The magi have a short but memorable place in the Gospel story. After Jesus was born, magi from the east follow a star to Bethlehem, offer the new born king their three gifts, and then return home without revealing to Herod where they found Jesus (cf. Matthew 2).
That’s it. They drop out of the story. Scripture doesn’t even tell us exactly how many of them there were.
But where the Gospel story ends, the tradition of the Church takes over.
Various traditions say that there were in fact three magi and that their names were Melchior, Caspar, and Balthasar.
One tradition says that they came from and represented the three continents of the Old World: Europe, Asia, and Africa, respectively.
Apparently, they were deeply affected by their encounter with Jesus, and either became Christians immediately, or quickly converted upon meeting the Apostles during their ministry. They were so strong in their faith that all three of them willingly accepted martyrdom. As such, they are considered saints.

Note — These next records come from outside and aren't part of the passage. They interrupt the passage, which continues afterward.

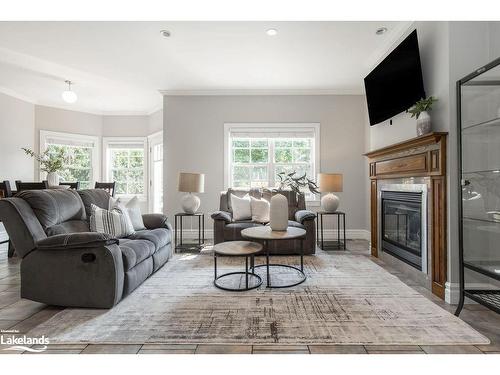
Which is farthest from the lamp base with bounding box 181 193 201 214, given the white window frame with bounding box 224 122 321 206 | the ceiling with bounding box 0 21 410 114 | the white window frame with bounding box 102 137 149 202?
the white window frame with bounding box 102 137 149 202

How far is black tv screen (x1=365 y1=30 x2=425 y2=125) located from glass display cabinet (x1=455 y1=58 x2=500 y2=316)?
60 cm

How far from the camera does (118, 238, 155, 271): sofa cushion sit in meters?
2.38

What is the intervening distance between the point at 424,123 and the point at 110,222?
3.24m

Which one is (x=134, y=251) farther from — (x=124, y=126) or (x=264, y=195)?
(x=124, y=126)

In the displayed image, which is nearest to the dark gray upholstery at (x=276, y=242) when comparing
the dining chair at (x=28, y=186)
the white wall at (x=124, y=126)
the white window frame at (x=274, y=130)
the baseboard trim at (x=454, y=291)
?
the white window frame at (x=274, y=130)

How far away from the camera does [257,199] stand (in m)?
4.29

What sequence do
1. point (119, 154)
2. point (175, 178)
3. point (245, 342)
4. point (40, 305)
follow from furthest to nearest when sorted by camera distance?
point (119, 154), point (175, 178), point (40, 305), point (245, 342)

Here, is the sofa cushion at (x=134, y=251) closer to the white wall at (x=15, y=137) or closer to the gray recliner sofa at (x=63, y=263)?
the gray recliner sofa at (x=63, y=263)

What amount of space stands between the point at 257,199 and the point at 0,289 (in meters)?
3.10

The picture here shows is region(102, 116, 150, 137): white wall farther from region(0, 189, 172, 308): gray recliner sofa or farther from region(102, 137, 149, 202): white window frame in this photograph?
region(0, 189, 172, 308): gray recliner sofa

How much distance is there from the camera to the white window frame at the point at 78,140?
5734 millimetres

But that’s not the end of their story!
When St. Helena visited the Holy Land in the 4th century, among the many relics she recovered were the bones of the three magi, which she took to the Hagia Sophia in Constantinople.
They were later moved to Milan, and finally to Cologne, Germany by the Holy Roman Emperor Frederick I in 1164, where they have remained ever since.
Their visit to the child Jesus is remembered on Epiphany each year.